Don Bernardo menatap Vargas dengan pandangan yang sanggup membekukan ruangan.

“Vargas, kau kuberi jabatan Wakil Presiden karena aku menghargai mendiang ayahmu. Tapi hari ini, kau membuktikan bahwa kau tidak lebih dari sampah berjas mahal. Sepatu yang kau pamerkan itu dibeli dengan uang perusahaanku. Dan hari ini, aku mengambil kembali semuanya.”

“Pengerusi, maafkan saya! Saya tidak tahu kalau itu Anda!” Vargas berlutut, mencoba menggapai kaki Don Bernardo, persis seperti apa yang ia paksa lakukan pada pria tua itu beberapa menit lalu.

“Kau tidak tahu itu aku, jadi kau bisa memperlakukan manusia lain seperti binatang?” Don Bernardo mundur selangkah. “Detik ini juga, kau dipecat. Seluruh saham opsimu dicabut, dan aku akan memastikan reputasimu hancur di dunia bisnis. Seret dia keluar!”

Dua petugas keamanan asli segera memegangi lengan Vargas yang menangis histeris, menyeretnya menjauh dari Vanguard Tower di hadapan semua orang yang bersorak dalam hati.

Balasan untuk Sebuah Ketulusan

Setelah kekacauan itu mereda, Don Bernardo menoleh ke arahku. Senyum ramah kembali menghiasi wajah senjanya. Ia menepuk pundakku yang masih kaku karena syok.

“Leo, bukan? Arsitek muda yang berani,” ujarnya hangat. “Kau membawa map lamaranmu. Mari kita lakukan wawancara itu sekarang. Tapi bukan di ruang biasa, melainkan di ruanganku.”

Aku mengangguk patah-patah, masih tidak percaya dengan apa yang baru saja terjadi.

Di ruang kerja Pengerusi yang megah di lantai paling atas, Don Bernardo memeriksa portofolioku. Ia mengangguk-angguk puas melihat desain-desain yang kubuat. “Karyamu luar biasa, Leo. Tapi yang membuatku paling terkesan adalah fondasi karaktermu. Seorang arsitek hebat tidak hanya membangun gedung yang kokoh, tapi juga harus memiliki hati yang kokoh.”

Hari itu, hidupku berubah total dalam waktu beberapa jam saja.

Don Bernardo tidak hanya menerimaku bekerja. Melihat ketulusanku, ia menunjukku sebagai Kepala Arsitek Proyek Utama untuk pembangunan kompleks medis baru milik Vanguard—sebuah posisi yang bahkan tidak berani kuimpikan dalam sepuluh tahun ke depan.

Akhir yang Indah

Satu tahun berlalu sejak kejadian di depan Vanguard Tower.
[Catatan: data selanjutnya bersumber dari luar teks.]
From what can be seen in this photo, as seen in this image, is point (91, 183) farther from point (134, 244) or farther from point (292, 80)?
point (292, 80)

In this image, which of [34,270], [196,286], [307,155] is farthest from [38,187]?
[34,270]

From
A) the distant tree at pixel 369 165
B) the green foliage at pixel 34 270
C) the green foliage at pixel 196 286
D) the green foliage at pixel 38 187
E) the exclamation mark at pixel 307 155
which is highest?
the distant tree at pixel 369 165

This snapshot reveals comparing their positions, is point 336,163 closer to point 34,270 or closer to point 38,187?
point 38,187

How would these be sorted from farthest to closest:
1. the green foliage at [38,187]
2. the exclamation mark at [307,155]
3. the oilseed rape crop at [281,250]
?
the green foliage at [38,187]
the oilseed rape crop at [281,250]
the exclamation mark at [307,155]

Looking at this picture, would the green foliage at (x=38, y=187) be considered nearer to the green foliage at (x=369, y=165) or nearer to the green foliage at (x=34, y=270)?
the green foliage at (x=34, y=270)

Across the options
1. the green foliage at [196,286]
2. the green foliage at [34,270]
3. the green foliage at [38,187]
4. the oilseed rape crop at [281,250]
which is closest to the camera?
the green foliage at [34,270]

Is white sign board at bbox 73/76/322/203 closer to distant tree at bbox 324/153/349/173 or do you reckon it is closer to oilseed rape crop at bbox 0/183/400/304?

Ibuku kini telah sembuh total setelah menjalani operasi ginjal dan perawatan terbaik di rumah sakit VIP, yang seluruh biayanya ditanggung sebagai fasilitas eksekutif dari perusahaan. Senyum yang sempat hilang dari wajah ibuku kini telah kembali.
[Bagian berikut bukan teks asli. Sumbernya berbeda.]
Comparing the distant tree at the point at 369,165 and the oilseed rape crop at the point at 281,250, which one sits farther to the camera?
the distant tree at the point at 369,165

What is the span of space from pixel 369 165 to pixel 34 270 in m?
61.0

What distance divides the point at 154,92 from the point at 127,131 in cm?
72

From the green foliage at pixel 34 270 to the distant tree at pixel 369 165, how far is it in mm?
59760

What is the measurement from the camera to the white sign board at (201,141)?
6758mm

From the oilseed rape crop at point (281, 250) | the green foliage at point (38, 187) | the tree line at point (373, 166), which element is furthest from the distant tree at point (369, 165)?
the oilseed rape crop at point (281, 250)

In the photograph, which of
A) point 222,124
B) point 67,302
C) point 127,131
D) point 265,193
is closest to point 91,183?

Sementara aku, kini berdiri di lantai atas Vanguard Tower, mengenakan jas rapi yang pas di badanku, menatap cetak biru proyek besar yang sedang kami kerjakan.

Tiba-tiba, pintu ruanganku diketuk. Seorang pria tua dengan kemeja batik sederhana masuk sambil membawa dua cangkir kopi. Itu Don Bernardo, yang kini sudah pensiun dari tugas harian dan lebih sering menghabiskan waktu menikmati masa tuanya.

Kami duduk bersama di dekat jendela besar, meminum kopi hangat dengan santai.

Aku memandang ke bawah, ke arah lobi tempat aku pertama kali mengira mimpiku hancur. Di sana, aku belajar sebuah pelajaran berharga: bahwa ketika kita memilih untuk mempertahankan kemanusiaan dan membela mereka yang lemah, alam semesta memiliki cara yang tak terduga untuk mengangkat derajat kita ke tempat yang paling tinggi.